== Selected excerpt ==
# Missing black cat - 3 years old



## Gemma culliss (Sep 20, 2012)

We've recently been on holiday and a neighbour was feeding our cats, i have brother and sister only 3years old. She is very outgoing tortie, and he is a very timid black cat if we have guests over he goes out etc. he has not returned home although we've been shouting him, the tortie sidter doesnt seem to be fretting at all shes eating sleeping comin ans going as normal. Could he still be around the area? Has anyone experienced this before?


----------



## welshjet (Mar 31, 2011)

Hi, sorry to read your post, hope you find him soon.

Have you read the sticky in cat chat

http://www.petforums.co.uk/cat-chat/141450-what-do-when-you-lose-cat.html

Pop your post in cat chat as well, if you say roughly what area your in, there may be members also from that area that could keep a look out for you

Clare x


----------



## SidBMartin (Sep 25, 2012)

A cat is very excellent in finding way back to its home. I think that sooner or later it will be back home if he want go back


----------



## Summersky (Aug 11, 2012)

I expect he is still in the area, and hasn't gone too far. he has probably found somewhere cosy to stay. 

Have you tried putting posters through all your neighbours doors, asking them to look out for him, and to get in touch if they have any information.

put a photo on the poster if you can.

Ask people to check their garages, sheds and outhouses, and do this quite quickly, in case he has sneaked in somewhere and got stuck.

Good luck


----------



## Calvine (Aug 20, 2012)

Gemma culliss said:


> We've recently been on holiday and a neighbour was feeding our cats, i have brother and sister only 3years old. She is very outgoing tortie, and he is a very timid black cat if we have guests over he goes out etc. he has not returned home although we've been shouting him, the tortie sidter doesnt seem to be fretting at all shes eating sleeping comin ans going as normal. Could he still be around the area? Has anyone experienced this before?


My friend has a cat who moves out every time the cat sitter moves in. She comes back when she's hungry, my guess is that he is still in the area, quite likely watching the house to double check that all is clear. That's what Susan (my friend's cat) does.


----------



## Gemma culliss (Sep 20, 2012)

Thank you for your posts!! Hes stil not returned will post some posters and grt my neughbours to check sheds etc, although my other cat is now seeming a little clingy


----------

== Data shown ==
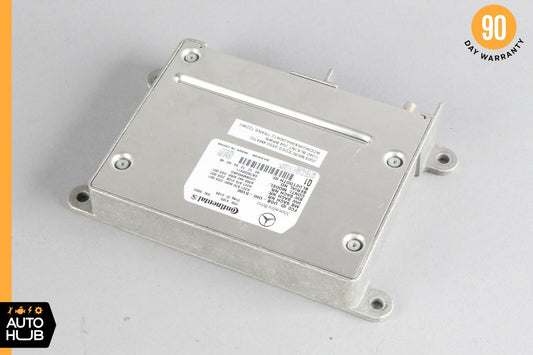 07-09 Mercedes W216 CL550 CL600 S550 Bluetooth Communication Module OEM - photo 1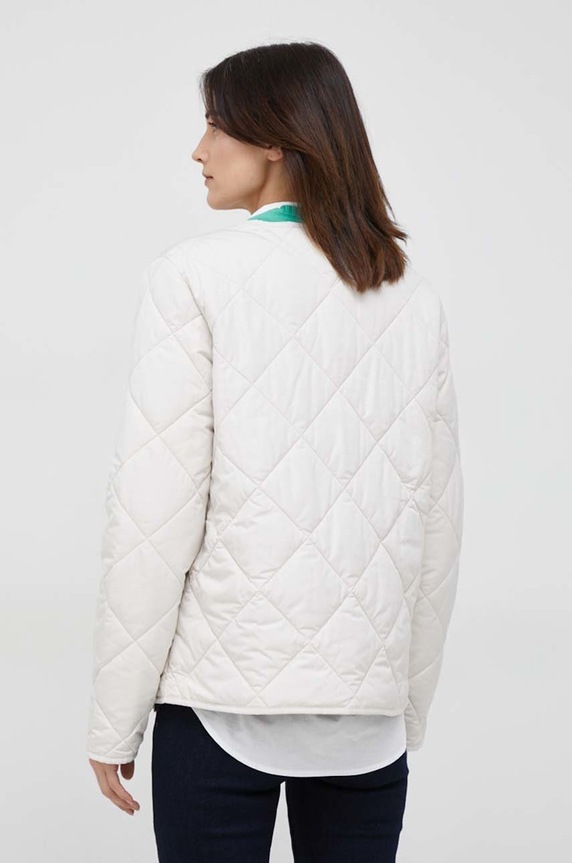 Oblečení Bunda Tommy Hilfiger WW0WW37355.PPYX béžová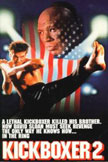 Kickboxer 2: The Road Back Movie Poster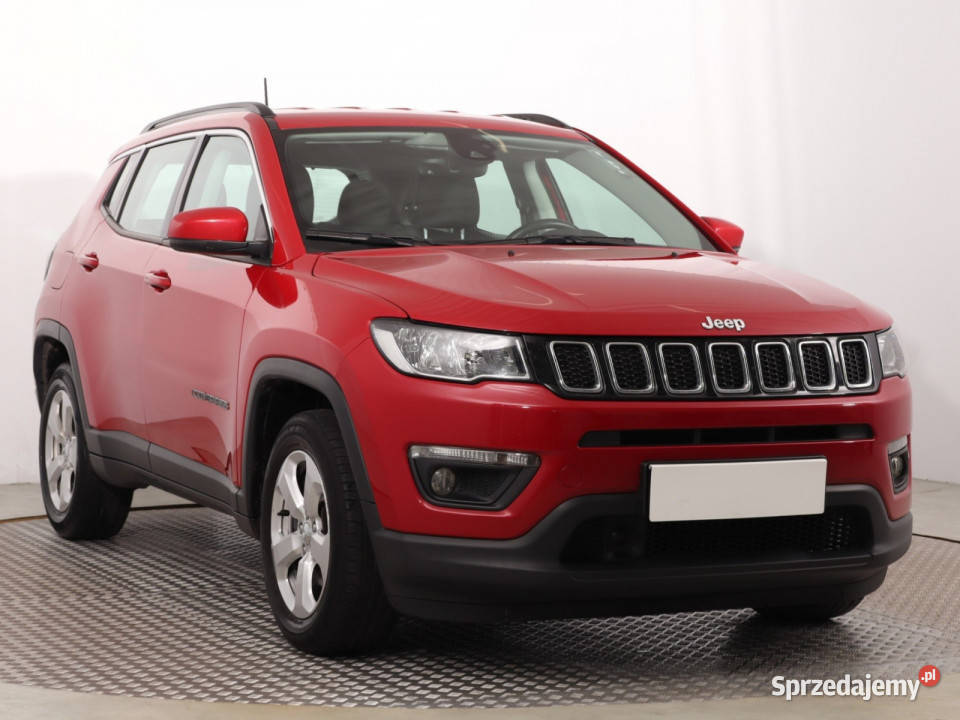 Jeep Compass 14 MultiAir Katowice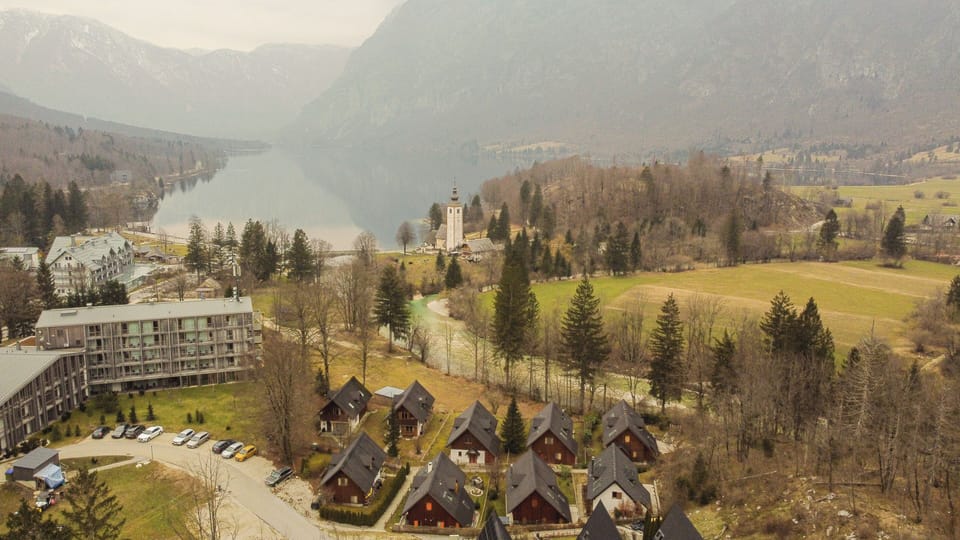 Holiday home settlement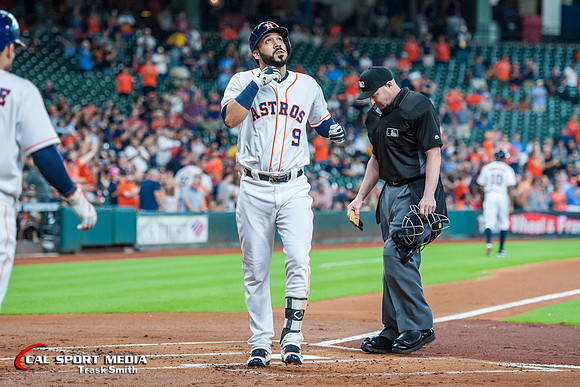 MLB 2016: Yankees vs Astros JUL 26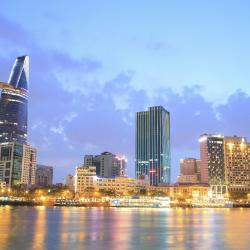 Ho Chi Minh City Tourism Africa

== Task item ==
Could you copy the missing-cat thread between "put a photo" and "and got stuck.", inclusive, switching "photo" to "picture"? The lines after the missing-cat thread have no connection to it.

== Response to the task ==
put a picture on the poster if you can.

Ask people to check their garages, sheds and outhouses, and do this quite quickly, in case he has sneaked in somewhere and got stuck.